## PROBLEM TO SOLVE
Copy out all of the lines below word for word, leaving out the pictures.

## Records from a dataset
___
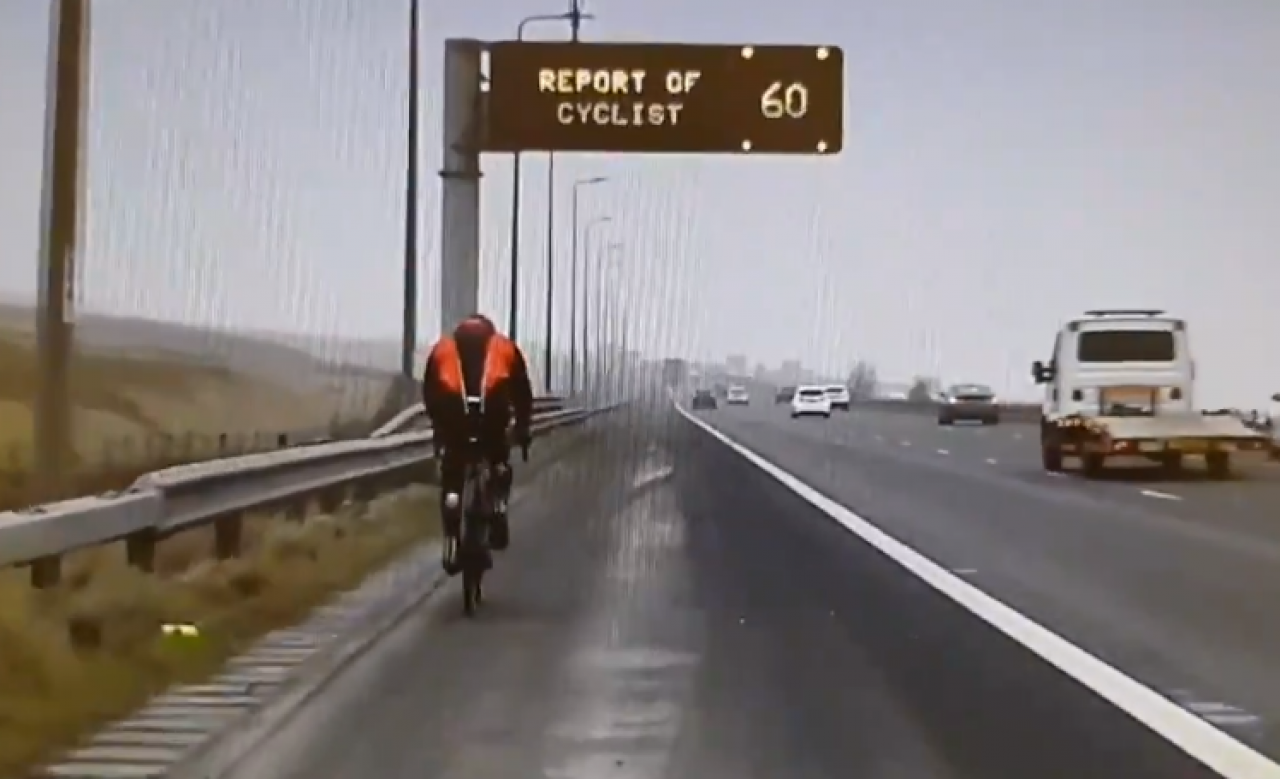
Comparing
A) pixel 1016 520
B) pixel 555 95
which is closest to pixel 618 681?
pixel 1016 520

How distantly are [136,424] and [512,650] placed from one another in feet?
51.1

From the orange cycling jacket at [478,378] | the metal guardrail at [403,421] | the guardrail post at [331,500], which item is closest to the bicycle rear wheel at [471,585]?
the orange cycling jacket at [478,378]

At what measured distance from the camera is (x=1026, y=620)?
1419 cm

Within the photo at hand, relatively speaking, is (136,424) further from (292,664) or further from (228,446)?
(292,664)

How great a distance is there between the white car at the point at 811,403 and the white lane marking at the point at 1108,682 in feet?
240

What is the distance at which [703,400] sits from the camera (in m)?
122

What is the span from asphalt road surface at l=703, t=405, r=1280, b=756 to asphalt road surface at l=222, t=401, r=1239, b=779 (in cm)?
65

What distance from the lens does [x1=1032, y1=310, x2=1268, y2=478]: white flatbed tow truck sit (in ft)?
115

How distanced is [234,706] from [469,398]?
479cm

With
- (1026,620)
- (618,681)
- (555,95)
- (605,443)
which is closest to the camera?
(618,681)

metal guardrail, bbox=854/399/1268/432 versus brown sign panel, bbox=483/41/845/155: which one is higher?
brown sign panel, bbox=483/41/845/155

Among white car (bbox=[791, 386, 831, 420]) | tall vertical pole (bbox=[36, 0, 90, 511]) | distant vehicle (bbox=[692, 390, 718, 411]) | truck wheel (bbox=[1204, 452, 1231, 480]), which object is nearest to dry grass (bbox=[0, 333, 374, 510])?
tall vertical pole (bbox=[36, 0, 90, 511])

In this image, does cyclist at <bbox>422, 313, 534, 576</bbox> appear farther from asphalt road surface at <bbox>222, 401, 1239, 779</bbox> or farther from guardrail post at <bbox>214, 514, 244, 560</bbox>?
___
## RESULT BELOW
Comparing
A) pixel 1016 520
B) pixel 555 95
which is closest to pixel 618 681?
pixel 1016 520

How distantly are [136,424] and [512,650] placed from one another in feet?
51.1

From the orange cycling jacket at [478,378] | the metal guardrail at [403,421] | the guardrail post at [331,500], which item is closest to the bicycle rear wheel at [471,585]?
the orange cycling jacket at [478,378]

At what measured distance from the camera is (x=1026, y=620)?
1419 cm

Within the photo at hand, relatively speaking, is (136,424) further from (292,664) or further from (228,446)?
(292,664)

How great a distance is there between the white car at the point at 811,403 and the white lane marking at the point at 1108,682 in feet?
240

What is the distance at which [703,400] sits from the camera (in m)?
122

What is the span from asphalt road surface at l=703, t=405, r=1280, b=756 to asphalt road surface at l=222, t=401, r=1239, b=779 (in cm)?
65

What distance from the lens does [x1=1032, y1=310, x2=1268, y2=478]: white flatbed tow truck sit (in ft)?
115

How distanced is [234,706] from [469,398]?
479cm

With
- (1026,620)
- (618,681)
- (555,95)
- (605,443)
which is closest to the camera?
(618,681)

metal guardrail, bbox=854/399/1268/432 versus brown sign panel, bbox=483/41/845/155: which one is higher?
brown sign panel, bbox=483/41/845/155

Among white car (bbox=[791, 386, 831, 420]) | tall vertical pole (bbox=[36, 0, 90, 511]) | distant vehicle (bbox=[692, 390, 718, 411]) | truck wheel (bbox=[1204, 452, 1231, 480]), which object is nearest to dry grass (bbox=[0, 333, 374, 510])?
tall vertical pole (bbox=[36, 0, 90, 511])

In this image, does cyclist at <bbox>422, 313, 534, 576</bbox> appear farther from asphalt road surface at <bbox>222, 401, 1239, 779</bbox> or farther from guardrail post at <bbox>214, 514, 244, 560</bbox>?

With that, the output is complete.